Given task:
Nothing but the line with "Is pixel 5 412" and the lines after it, through the end of the records below, is to be repeated, exactly as it is.

Extracted records:
________________________________________

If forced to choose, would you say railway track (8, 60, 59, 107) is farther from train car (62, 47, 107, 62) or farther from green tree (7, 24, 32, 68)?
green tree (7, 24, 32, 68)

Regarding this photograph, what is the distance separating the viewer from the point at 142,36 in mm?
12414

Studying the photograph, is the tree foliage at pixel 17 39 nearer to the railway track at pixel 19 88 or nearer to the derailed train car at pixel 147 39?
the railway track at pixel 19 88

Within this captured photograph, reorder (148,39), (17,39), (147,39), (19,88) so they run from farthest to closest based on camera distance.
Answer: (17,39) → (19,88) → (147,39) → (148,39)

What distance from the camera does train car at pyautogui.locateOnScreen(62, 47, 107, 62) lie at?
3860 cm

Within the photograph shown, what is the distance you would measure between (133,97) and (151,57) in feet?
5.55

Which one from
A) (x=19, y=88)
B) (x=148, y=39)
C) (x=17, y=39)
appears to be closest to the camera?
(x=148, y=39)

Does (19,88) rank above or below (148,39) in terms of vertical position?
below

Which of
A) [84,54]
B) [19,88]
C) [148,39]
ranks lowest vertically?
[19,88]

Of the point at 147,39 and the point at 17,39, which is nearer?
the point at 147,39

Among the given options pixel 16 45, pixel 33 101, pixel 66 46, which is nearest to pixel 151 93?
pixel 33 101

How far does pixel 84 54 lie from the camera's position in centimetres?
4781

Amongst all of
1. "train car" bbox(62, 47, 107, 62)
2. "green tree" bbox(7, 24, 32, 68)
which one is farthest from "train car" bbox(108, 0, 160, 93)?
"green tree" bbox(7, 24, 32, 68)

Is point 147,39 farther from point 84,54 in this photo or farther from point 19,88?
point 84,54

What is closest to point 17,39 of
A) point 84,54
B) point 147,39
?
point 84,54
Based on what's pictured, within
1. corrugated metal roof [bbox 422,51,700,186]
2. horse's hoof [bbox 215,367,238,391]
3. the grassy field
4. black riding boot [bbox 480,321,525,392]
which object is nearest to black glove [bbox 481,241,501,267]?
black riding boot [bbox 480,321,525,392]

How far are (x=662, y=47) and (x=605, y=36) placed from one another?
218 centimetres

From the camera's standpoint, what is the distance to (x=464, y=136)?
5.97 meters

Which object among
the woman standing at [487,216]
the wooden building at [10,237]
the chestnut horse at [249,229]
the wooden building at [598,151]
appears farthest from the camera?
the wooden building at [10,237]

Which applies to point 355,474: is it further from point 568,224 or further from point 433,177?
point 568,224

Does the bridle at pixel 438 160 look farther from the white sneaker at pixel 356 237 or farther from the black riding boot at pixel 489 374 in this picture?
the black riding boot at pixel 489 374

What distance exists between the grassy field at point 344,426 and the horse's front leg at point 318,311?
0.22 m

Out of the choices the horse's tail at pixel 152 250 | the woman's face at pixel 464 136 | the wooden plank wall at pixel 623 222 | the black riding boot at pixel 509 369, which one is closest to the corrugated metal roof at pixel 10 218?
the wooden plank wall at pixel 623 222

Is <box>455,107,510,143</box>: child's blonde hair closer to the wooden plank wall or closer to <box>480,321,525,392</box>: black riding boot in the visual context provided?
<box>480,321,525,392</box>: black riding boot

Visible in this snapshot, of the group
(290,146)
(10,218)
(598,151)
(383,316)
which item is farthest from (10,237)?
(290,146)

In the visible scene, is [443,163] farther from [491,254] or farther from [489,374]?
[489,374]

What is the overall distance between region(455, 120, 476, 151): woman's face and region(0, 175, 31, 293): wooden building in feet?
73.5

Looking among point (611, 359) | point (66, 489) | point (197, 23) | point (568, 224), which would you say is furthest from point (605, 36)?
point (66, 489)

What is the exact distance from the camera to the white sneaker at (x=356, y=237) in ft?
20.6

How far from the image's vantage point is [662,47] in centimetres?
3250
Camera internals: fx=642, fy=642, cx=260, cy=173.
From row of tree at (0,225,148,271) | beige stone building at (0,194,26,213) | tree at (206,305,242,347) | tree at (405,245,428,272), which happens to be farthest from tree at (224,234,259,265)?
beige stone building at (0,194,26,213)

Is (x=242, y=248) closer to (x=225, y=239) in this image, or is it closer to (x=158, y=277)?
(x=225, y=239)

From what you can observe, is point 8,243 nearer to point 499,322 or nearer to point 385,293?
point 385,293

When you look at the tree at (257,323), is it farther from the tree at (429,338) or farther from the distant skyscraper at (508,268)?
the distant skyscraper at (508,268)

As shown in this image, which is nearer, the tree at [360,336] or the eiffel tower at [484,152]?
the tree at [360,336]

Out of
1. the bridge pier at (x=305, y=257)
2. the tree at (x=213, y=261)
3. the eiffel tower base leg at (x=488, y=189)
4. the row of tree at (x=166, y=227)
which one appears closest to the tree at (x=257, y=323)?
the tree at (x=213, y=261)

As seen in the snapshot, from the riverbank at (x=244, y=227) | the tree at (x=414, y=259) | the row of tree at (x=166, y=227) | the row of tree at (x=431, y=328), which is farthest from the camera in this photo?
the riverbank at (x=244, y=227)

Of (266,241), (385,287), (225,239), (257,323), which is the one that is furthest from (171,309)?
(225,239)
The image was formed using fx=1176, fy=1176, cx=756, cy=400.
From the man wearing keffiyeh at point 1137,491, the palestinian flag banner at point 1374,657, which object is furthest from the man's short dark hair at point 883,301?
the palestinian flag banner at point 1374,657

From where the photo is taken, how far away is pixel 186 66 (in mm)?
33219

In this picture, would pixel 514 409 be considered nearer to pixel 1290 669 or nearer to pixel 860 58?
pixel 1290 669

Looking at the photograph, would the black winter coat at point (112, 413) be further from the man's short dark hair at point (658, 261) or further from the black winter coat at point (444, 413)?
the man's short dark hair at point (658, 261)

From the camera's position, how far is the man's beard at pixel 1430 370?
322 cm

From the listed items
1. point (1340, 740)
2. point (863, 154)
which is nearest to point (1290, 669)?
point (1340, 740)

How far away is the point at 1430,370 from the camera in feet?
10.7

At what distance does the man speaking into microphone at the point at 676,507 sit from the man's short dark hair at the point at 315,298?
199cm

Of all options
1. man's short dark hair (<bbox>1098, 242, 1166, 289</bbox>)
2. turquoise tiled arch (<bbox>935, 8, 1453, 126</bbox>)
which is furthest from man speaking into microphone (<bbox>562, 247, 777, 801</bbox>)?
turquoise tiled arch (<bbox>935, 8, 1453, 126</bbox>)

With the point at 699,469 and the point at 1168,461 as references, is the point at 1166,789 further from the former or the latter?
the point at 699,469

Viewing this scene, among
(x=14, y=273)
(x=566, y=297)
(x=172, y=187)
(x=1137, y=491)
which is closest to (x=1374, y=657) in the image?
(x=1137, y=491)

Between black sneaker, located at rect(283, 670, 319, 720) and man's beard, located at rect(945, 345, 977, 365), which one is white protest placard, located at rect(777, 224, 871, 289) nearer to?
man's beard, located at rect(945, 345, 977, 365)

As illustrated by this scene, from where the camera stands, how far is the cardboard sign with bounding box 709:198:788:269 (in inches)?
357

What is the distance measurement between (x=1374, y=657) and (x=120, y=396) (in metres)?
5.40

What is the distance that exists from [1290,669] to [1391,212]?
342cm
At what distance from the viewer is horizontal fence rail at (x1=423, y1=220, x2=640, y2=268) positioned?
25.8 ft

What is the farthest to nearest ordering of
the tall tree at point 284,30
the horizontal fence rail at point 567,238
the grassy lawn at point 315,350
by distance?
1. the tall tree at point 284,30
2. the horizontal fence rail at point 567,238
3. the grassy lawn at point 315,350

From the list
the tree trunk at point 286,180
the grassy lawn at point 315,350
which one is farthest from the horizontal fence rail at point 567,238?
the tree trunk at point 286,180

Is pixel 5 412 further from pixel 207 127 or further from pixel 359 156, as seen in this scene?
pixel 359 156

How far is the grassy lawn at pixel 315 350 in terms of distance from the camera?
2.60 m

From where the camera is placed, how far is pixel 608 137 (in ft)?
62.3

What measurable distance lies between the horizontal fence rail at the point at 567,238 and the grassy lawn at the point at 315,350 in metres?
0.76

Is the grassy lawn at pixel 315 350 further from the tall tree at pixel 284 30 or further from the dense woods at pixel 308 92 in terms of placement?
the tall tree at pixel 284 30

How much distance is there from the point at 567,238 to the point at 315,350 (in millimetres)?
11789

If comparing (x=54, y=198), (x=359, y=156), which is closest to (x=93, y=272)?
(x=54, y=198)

________________________________________

Response for this exercise:
Is pixel 5 412 further from pixel 207 127 or further from pixel 359 156, as seen in this scene?
pixel 359 156

How far is the grassy lawn at pixel 315 350 in terms of distance from the camera?
2.60 m

From where the camera is placed, how far is pixel 608 137 (in ft)?
62.3

What measurable distance lies between the horizontal fence rail at the point at 567,238 and the grassy lawn at the point at 315,350 in metres?
0.76

Is the grassy lawn at pixel 315 350 further from the tall tree at pixel 284 30 or further from the dense woods at pixel 308 92 in terms of placement?
the tall tree at pixel 284 30

How much distance is there from the point at 567,238 to the point at 315,350 (in millimetres)?
11789

If comparing (x=54, y=198), (x=359, y=156), which is closest to (x=93, y=272)?
(x=54, y=198)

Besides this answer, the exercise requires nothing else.